We also learnt from Rafiq’s testimony that English batsman Gary Ballance referred to all his brown teammates as ‘Kevin’, thinking them too unimportant to bother to learn their names. To rub it in further, his cricketing mate Alex Hales then christened his new, black dog ‘Kevin’. How obliquely British to go to all that trouble, when he could’ve just called them ‘kutta’ to their faces!

But give a dog a bad name and they’re still our friends; which cannot be said for every critter we’ve domesticated! The microscopic Coronavirus with the massive impact has been the name on everyone’s mind (lips, nose, hands) for the last two years. Ever-changing in its contagion quotient, reach, and deadliness, this mighty mite’s global reign of terror shows no signs of abating. Each new variant is not only more dangerous but more ominously named.

For the longest time Donald Trump called Covid’s first incarnation the Chinese Virus, leading to attacks on East Asian immigrants.
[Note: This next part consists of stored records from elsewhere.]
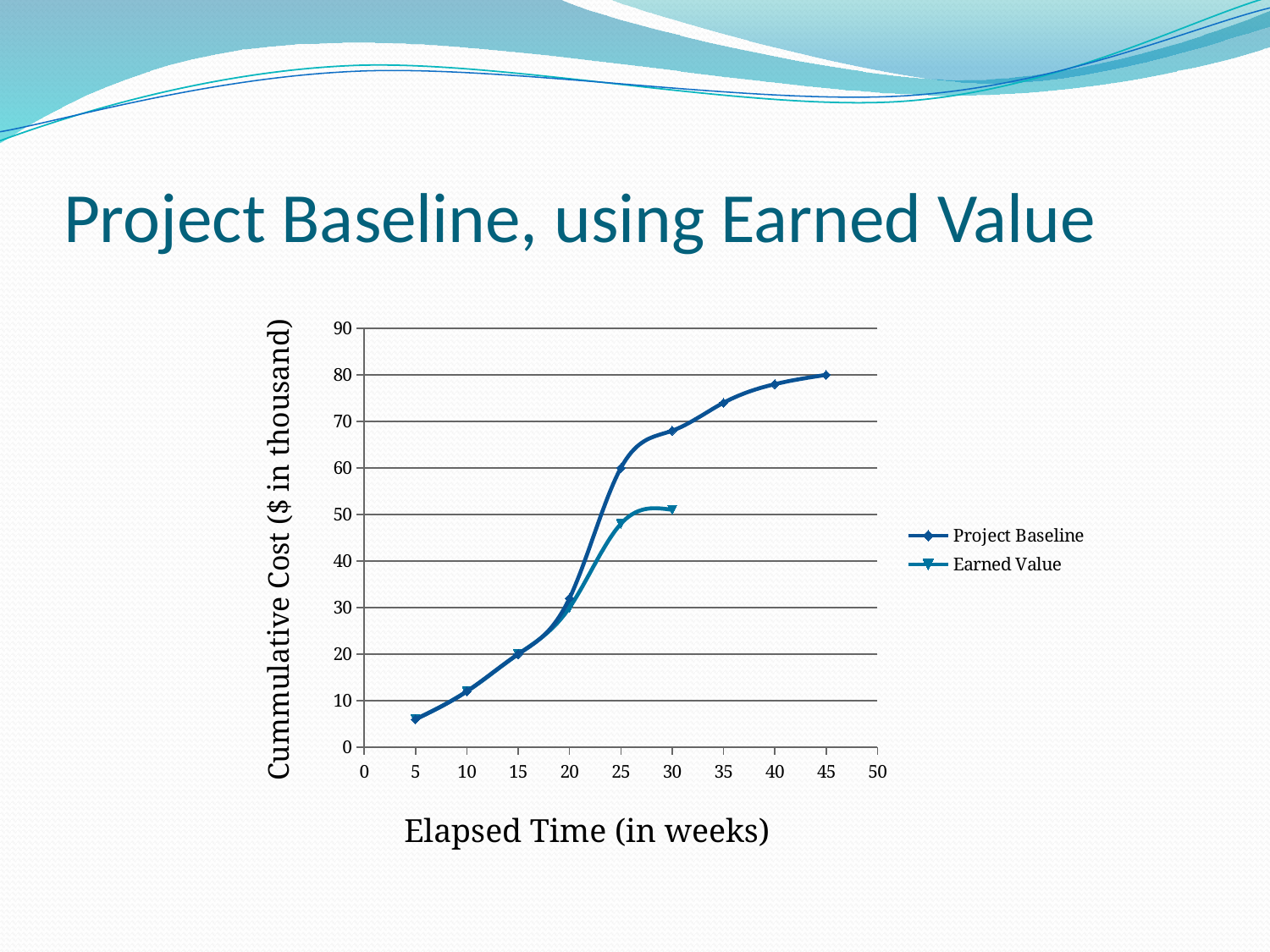
At 25 weeks, which series has the higher value, Project Baseline or Earned Value? Project Baseline Is the Earned Value at 30 weeks greater or less than 60? less What are the two series named in the legend? Project Baseline and Earned Value Is the Project Baseline value at 10 weeks greater or less than 20? less Is the Project Baseline value at 30 weeks greater or less than 60? greater At which elapsed time does the Project Baseline series reach its highest value? 45 weeks How many series does the legend list? 2 How many data points are plotted for the Earned Value series? 6 Does the Project Baseline series rise or fall as elapsed time increases? rise What kind of chart is shown on the slide? line chart What is the title of the x axis? Elapsed Time (in weeks)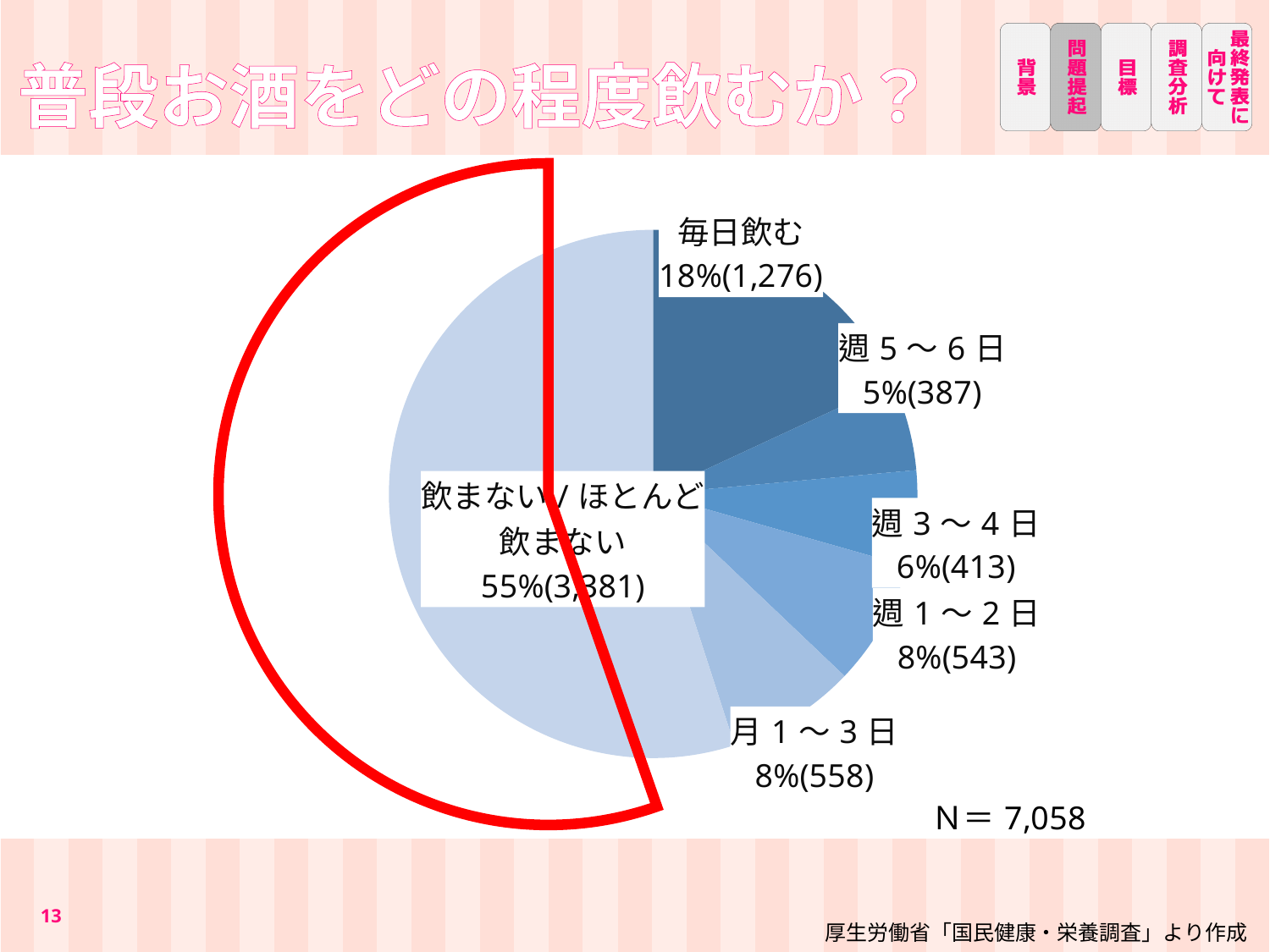
What kind of chart is shown on the slide? Pie chart What percentage of respondents answered 毎日飲む? 18% What is the difference in respondent counts between 毎日飲む and 週5～6日? 889 What is the total sample size N shown on the slide? 7,058 How many categories are shown in the pie chart? 6 What is the difference in percentage points between 飲まない/ほとんど飲まない and 毎日飲む? 37% Which category has the smallest share of the pie? 週5～6日 What is the number of respondents for 週3～4日? 413 What share of the pie does 週1～2日 represent? 8% How many respondents answered 飲まない/ほとんど飲まない? 3,881 Which has more respondents, 週1～2日 or 月1～3日? 月1～3日 Which category has the largest share of the pie? 飲まない/ほとんど飲まない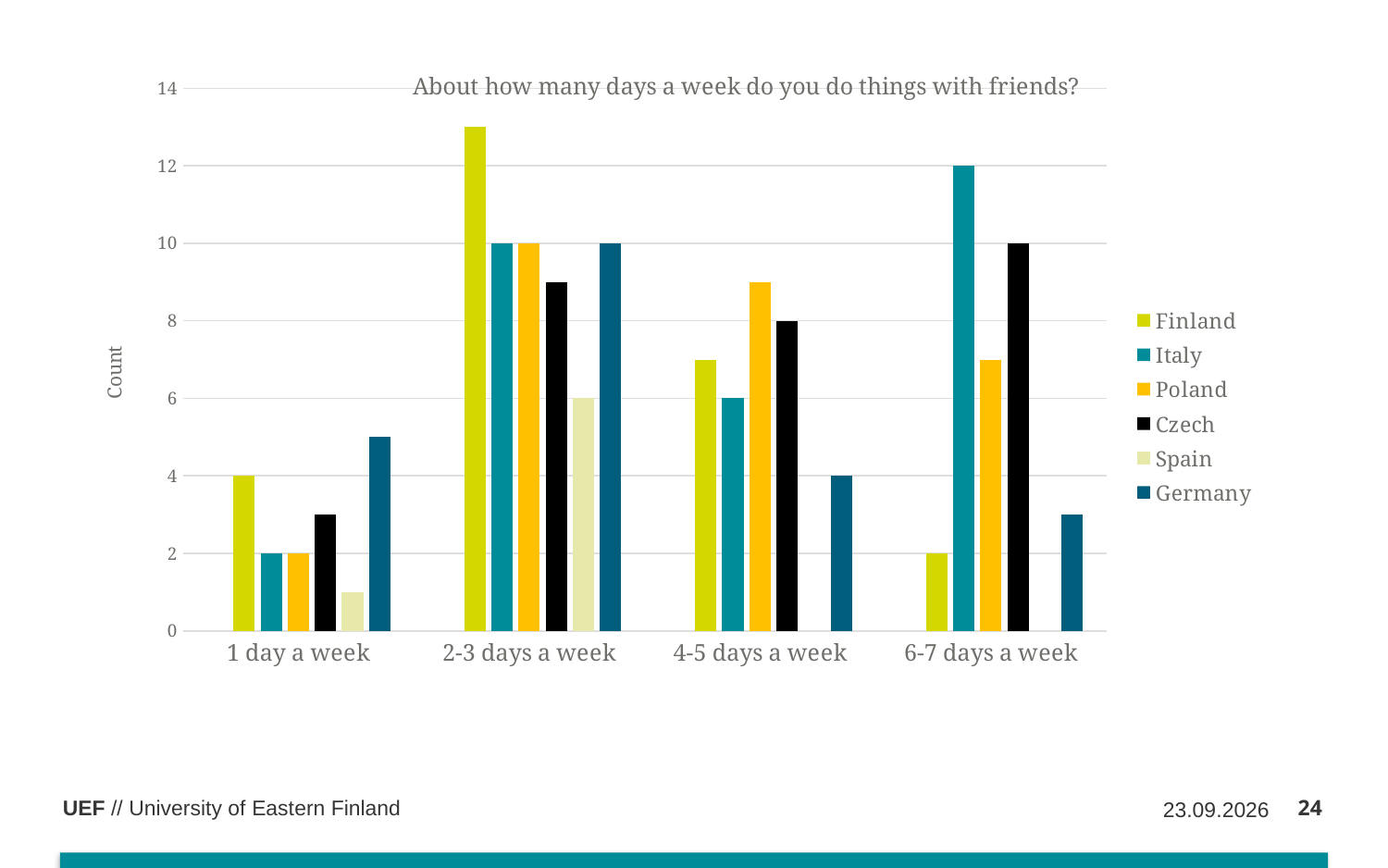
Which country has the highest count in the '2-3 days a week' category? Finland What is the title of the chart? About how many days a week do you do things with friends? In the '6-7 days a week' category, which is larger: the count for Italy or the count for Czech? Italy How many series does the legend list? 6 What is the count for Italy in the '6-7 days a week' category? 12 What kind of chart is shown on the slide? bar chart How many categories are shown on the x axis? 4 What is the count for Czech in the '4-5 days a week' category? 8 What is the count for Germany in the '2-3 days a week' category? 10 Is the value for Finland in the '2-3 days a week' category greater or less than 12? greater Which country has the lowest count in the '1 day a week' category? Spain What is the count for Finland in the '1 day a week' category? 4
Springing from Kent in England, the second variant was swiftly renamed Beta (apt that its name is also a nod to our role in spawning this horror!). Delta, scything through India soon after, and arriving in the west, was initially called the Indian variant, but sounding so much like a courier or a takeaway, it was crying out for a more formidable name.

So now we have Omicron, as sinister as it sounds, coming out of Africa and overwhelming the world, with a speed and stealth unmatched amongst contagions, and a lethality that might yet devastate. These Greek classical terms for Covid avatars had seemed almost reassuring till now; as if by giving them familiar names, we’d figured them out. Consequently, we let our guard down. But Omicron sounds more like a vengeful Greek god or sci-fi supervillain; intent on wiping out the human race, like the virus itself. A name to strike terror in our hearts and rightly remind us that this eviscerating pandemic is far from over.

Names do carry weight and have significance. Directly or otherwise, they influence the course of those attached to them, and conversely, how the world approaches their bearers. Which makes me think, on the cusp of the coming year, that we must name it wisely. 2021 was the Chinese Year of the Ox, and look how it’s bulldozed us!

So, what does 2022, the Year of the Tiger, promise? A year as red in tooth and claw as the last two?

Or burning brightly with hope of redemption? Why not christen it just what we’ve called it, repeatedly to each other, these last few weeks? Happy New Year. And then, help it live up to its comfortingly familiar and hearteningly hopeful name?

Happy new year. To you and you and you. Let this be the name for 2022.